Task prompt => Count the lines of the material below that contain the string "choices", matching case exactly, and reply with the number alone.

+-------+

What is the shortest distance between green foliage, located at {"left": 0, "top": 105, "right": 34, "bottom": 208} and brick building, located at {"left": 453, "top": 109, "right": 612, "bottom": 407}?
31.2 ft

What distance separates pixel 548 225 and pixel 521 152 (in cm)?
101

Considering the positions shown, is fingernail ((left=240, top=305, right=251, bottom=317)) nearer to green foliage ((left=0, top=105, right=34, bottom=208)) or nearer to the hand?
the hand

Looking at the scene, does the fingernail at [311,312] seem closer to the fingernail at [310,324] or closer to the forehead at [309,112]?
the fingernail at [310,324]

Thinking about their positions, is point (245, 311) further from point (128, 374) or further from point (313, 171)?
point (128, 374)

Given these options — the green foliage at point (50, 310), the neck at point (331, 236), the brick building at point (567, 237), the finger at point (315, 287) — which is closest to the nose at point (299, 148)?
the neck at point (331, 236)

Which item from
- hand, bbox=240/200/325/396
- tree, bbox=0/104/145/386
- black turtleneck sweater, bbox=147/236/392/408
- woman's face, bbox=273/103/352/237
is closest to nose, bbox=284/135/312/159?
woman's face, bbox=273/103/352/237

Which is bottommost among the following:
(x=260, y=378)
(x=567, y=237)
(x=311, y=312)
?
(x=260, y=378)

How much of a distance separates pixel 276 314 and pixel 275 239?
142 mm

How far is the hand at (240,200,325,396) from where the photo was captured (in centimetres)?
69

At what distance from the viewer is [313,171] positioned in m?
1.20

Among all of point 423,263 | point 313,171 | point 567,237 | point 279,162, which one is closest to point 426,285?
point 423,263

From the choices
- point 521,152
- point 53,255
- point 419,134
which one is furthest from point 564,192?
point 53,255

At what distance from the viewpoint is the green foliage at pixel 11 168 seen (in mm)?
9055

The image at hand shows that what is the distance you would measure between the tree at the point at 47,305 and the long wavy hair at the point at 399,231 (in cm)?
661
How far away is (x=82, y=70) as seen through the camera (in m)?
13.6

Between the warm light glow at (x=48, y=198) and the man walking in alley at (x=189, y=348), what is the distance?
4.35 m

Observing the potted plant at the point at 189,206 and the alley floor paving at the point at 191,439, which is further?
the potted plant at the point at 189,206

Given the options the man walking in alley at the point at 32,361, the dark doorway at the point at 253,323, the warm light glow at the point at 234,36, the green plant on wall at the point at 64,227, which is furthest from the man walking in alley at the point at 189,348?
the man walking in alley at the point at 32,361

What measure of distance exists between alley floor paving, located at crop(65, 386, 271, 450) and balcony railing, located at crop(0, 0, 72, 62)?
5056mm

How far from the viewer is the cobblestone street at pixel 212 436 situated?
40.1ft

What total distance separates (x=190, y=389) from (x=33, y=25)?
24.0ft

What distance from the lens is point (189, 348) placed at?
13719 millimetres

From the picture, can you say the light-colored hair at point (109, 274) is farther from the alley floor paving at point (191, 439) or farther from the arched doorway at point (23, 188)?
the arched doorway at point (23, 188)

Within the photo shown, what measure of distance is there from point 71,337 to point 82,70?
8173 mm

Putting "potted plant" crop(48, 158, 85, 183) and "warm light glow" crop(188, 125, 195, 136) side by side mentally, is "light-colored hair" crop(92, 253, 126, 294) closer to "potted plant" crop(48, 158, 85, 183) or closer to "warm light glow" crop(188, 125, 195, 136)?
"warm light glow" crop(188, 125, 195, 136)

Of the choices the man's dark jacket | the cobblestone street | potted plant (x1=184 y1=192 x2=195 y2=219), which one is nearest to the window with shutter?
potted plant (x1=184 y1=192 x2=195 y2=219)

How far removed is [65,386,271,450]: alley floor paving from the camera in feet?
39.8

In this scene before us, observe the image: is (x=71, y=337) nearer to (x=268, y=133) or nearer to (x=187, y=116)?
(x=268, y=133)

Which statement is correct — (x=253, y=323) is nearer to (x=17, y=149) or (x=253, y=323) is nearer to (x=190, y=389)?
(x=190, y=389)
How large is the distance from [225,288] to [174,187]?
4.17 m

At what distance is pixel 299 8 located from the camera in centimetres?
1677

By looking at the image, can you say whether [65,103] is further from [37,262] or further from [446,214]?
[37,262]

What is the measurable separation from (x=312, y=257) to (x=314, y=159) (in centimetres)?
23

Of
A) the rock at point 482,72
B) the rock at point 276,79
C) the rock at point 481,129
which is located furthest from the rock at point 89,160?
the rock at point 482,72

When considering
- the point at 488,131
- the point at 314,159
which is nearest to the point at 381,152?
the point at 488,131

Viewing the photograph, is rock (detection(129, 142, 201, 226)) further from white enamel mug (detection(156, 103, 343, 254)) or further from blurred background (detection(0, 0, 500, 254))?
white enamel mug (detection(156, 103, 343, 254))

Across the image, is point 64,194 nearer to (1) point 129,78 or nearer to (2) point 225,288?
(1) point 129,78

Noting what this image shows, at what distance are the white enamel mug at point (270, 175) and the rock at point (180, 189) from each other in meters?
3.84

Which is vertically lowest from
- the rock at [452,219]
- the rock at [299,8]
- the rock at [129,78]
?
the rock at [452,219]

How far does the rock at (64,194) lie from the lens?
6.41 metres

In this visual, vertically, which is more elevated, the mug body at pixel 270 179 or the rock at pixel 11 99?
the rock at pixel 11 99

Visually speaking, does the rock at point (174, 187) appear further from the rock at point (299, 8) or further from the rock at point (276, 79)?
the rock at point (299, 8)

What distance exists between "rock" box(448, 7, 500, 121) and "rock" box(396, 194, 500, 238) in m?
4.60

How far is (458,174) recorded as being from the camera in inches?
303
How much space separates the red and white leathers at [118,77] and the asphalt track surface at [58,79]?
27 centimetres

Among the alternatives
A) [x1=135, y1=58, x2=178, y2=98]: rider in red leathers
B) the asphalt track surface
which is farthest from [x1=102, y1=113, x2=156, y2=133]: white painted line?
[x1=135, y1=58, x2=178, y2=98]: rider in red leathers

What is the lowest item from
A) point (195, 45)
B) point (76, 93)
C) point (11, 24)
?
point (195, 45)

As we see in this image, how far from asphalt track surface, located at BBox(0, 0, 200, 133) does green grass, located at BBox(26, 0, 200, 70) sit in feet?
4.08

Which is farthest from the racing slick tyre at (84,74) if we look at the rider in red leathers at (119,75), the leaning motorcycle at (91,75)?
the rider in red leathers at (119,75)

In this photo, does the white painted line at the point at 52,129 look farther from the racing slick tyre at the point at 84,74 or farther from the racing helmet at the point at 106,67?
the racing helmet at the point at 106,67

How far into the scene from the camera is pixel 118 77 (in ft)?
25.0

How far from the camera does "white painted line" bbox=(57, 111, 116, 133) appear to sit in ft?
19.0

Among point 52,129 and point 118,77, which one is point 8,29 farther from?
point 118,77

+-------+

Expected output => 2